Contratto prima di sposarsi per regolare gli effetti della separazione e del divorzio, il mantenimento e tutti gli aspetti economici.

“Due cuori e una capanna” sempre più lontani dalla realtà: dopo la definitiva approvazione dell’altro ieri della legge sul divorzio breve, ora è il turno degli accordi prematrimoniali tra futuri coniugi. Proprio come avviene già da diverso tempo negli Stati Uniti, anche in Italia i futuri marito e moglie potranno accordarsi preventivamente, in un contratto con tanto di clausole e postille, ove stabiliranno tutte le conseguenze dell’eventuale rottura: mantenimento, casa familiare, assistenza economica e materiale, diritto al cognome, ecc.

La proposta di legge è del 15 ottobre scorso [1] ed è stata presentata dagli stessi relatori del provvedimento sul divorzio.

In Italia i patti prematrimoniali sono considerati nulli da Cassazione e dottrina maggioritaria con varie motivazioni susseguitesi nel tempo tra cui il fatto che i diritti dei coniugi sono considerati “indisponibili” o perché violerebbero la norma della Costituzione che garantisce a tutti la difesa processuale dei propri diritti.

Di recente, però, ci sono state delle leggere aperture da parte della Cassazione [2]: così, ad esempio, si potrebbe regolare il pagamento delle rate del mutuo ancora insolute o stabilire a chi dei due coniugi debbano andare i beni che, prima erano in comunione. O ancora fissare una somma di indennizzo nel caso in cui uno dei due coniugi abbia contribuito con denaro proprio alla ristrutturazione della casa familiare. Questi accordi potrebbero intervenire anche prima della crisi del matrimonio (leggi a riguardo: “Accordi prematrimoniali: la Cassazione dice sì a condizione che…”)

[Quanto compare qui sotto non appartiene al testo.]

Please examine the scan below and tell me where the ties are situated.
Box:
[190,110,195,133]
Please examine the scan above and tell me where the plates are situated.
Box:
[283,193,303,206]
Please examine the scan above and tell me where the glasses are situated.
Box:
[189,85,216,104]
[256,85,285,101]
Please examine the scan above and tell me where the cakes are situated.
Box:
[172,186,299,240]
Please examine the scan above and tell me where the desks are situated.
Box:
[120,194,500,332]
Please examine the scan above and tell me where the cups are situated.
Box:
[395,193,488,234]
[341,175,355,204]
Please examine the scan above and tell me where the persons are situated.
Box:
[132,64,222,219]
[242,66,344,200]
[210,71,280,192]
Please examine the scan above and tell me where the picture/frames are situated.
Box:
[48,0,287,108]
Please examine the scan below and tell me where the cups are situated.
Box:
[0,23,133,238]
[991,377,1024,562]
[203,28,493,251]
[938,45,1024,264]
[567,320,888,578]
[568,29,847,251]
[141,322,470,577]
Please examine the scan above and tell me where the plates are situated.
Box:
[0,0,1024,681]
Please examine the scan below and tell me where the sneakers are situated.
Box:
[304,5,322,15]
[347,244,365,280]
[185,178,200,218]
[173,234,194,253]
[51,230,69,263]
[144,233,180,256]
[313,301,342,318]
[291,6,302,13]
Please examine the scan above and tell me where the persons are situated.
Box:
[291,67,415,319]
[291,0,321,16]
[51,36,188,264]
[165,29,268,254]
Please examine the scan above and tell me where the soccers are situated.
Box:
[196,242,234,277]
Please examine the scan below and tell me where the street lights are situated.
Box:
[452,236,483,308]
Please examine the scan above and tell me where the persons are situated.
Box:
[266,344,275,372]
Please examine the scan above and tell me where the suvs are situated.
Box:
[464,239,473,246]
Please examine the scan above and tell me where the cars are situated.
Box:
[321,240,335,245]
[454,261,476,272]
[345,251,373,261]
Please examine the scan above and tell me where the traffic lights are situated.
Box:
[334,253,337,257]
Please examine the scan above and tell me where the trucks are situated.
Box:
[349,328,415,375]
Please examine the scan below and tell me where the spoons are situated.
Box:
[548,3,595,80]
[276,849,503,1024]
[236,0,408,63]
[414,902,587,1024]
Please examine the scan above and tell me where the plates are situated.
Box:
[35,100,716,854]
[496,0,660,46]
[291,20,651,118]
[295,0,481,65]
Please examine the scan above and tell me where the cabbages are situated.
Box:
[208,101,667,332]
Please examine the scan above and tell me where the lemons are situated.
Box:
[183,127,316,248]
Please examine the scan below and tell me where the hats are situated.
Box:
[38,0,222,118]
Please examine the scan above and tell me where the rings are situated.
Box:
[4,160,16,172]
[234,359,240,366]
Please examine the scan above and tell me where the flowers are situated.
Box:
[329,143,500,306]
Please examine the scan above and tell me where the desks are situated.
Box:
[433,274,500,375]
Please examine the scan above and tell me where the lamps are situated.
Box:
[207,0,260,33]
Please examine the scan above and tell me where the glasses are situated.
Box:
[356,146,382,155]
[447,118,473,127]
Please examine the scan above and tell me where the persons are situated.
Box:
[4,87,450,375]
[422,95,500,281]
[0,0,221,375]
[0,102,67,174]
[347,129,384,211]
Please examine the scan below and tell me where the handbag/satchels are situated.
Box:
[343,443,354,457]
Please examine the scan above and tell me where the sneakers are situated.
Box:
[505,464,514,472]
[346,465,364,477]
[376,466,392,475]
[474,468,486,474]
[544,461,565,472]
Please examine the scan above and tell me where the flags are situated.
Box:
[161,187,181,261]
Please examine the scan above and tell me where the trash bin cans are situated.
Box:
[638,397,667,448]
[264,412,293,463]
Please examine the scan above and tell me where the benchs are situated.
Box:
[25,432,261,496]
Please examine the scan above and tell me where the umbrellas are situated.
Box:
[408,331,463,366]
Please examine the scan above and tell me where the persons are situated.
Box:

Il Ddl sui patti prematrimoniali si inserisce nella scia di provvedimenti che incidono sul diritto di famiglia e che danno e daranno ampio spazio al dibattito riproponendo il contrasto tra ambienti cattolici e non. Tra quelle riforme che – come il divorzio breve ieri – il quotidiano Avvenire definisce una “devastante china anti-familiare”.


note

[1] Proposta di legge C. 2669.

[2] Cass. sent. n. 23713/12 e 19304/13.